WRITTEN PROBLEM 1
List every division named in the table of the treebank passage below.

SUPPLIED PASSAGE

---*---

Fileids and categories

The treebank consists of 2312 files divided into 25 sections. There is a traditional division into train, test, dev train, dev test, and reserve test parts:

Division	Sections	Files
dev_train	00-01	0-198
train	02-21	199-2073
reserve_test	22	2074-2156
test	23	2157-2256
dev_test	24	2257-2311

The functions follow the conventions of the NLTK corpus readers. The function fileids() returns a list of file identifiers, which are actually numbers in the range [0,2312). One can also specify one or more categories. Category names are either WSJ section names, in the form ‘00’, ‘01’, up to ‘24’, or one of the following: ‘train’, ‘test’, ‘dev_train’, ‘dev_test’, ‘reserve_test’. One can get a list of the fileids in a given category, or the categories that a given file belongs to:

>>> from selkie.data import ptb
>>> len(ptb.fileids())
2312
>>> len(ptb.fileids(categories='train'))
1875
>>> ptb.fileids('dev_train')[-5:]
[194, 195, 196, 197, 198]
>>> ptb.categories(0)
['00', 'dev_train']
>>> ptb.categories(2311)

---*---

RAW DATA
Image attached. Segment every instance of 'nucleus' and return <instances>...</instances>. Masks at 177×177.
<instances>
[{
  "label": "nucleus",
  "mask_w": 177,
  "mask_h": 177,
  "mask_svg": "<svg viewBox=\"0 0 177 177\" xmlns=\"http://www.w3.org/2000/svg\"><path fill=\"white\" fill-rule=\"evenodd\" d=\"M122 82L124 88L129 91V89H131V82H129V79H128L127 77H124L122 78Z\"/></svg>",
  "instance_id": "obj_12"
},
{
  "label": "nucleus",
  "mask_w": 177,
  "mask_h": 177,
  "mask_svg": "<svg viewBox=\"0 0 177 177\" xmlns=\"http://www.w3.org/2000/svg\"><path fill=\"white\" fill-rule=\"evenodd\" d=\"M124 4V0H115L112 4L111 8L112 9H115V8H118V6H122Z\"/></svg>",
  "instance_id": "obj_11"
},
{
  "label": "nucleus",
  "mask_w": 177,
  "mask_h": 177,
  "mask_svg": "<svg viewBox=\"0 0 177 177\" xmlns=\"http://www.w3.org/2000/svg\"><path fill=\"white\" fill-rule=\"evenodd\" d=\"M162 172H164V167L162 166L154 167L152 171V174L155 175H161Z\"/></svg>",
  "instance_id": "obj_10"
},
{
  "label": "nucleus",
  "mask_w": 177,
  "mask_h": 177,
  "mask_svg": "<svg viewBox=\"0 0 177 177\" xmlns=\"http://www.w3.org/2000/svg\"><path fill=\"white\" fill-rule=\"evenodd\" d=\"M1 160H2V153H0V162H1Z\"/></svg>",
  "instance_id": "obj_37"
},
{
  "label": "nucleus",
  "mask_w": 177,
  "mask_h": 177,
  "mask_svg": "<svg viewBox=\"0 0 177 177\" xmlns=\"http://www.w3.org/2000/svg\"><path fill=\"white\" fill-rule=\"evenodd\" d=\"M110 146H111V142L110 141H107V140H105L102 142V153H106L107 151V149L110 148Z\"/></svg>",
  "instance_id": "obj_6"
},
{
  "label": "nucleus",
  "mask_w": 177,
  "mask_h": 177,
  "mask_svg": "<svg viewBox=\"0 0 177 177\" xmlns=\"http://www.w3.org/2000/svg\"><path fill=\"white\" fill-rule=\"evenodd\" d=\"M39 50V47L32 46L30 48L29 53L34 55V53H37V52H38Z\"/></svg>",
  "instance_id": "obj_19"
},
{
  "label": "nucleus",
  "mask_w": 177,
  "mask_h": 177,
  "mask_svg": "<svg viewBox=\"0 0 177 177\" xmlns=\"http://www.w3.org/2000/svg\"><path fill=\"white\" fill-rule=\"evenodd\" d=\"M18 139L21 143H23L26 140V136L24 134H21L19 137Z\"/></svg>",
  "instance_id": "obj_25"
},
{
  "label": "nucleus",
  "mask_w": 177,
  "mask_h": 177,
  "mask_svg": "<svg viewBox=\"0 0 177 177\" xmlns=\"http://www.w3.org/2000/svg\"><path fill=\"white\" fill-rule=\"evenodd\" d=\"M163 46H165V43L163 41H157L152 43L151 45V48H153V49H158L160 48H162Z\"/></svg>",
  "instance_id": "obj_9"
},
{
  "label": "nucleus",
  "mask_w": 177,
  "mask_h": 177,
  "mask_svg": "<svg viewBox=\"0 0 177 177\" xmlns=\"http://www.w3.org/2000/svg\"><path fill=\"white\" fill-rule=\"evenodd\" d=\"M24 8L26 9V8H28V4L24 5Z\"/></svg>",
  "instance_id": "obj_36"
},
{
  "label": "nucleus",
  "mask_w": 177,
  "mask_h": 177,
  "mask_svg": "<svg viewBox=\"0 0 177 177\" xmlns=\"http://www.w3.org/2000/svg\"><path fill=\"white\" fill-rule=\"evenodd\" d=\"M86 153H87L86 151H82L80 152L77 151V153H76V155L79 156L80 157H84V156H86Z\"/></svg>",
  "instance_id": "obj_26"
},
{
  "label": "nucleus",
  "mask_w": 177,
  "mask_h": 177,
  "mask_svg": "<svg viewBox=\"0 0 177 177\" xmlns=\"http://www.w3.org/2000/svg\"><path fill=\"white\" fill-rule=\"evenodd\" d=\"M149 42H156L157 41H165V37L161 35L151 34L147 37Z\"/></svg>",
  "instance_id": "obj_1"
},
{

---*---

WRITTEN PROBLEM 2
Pull out each line of the listing above that contains the string "instances".

RIGHT ANSWER 1
dev_train, train, reserve_test, test, dev_test

RIGHT ANSWER 2
Image attached. Segment every instance of 'nucleus' and return <instances>...</instances>. Masks at 177×177.
<instances>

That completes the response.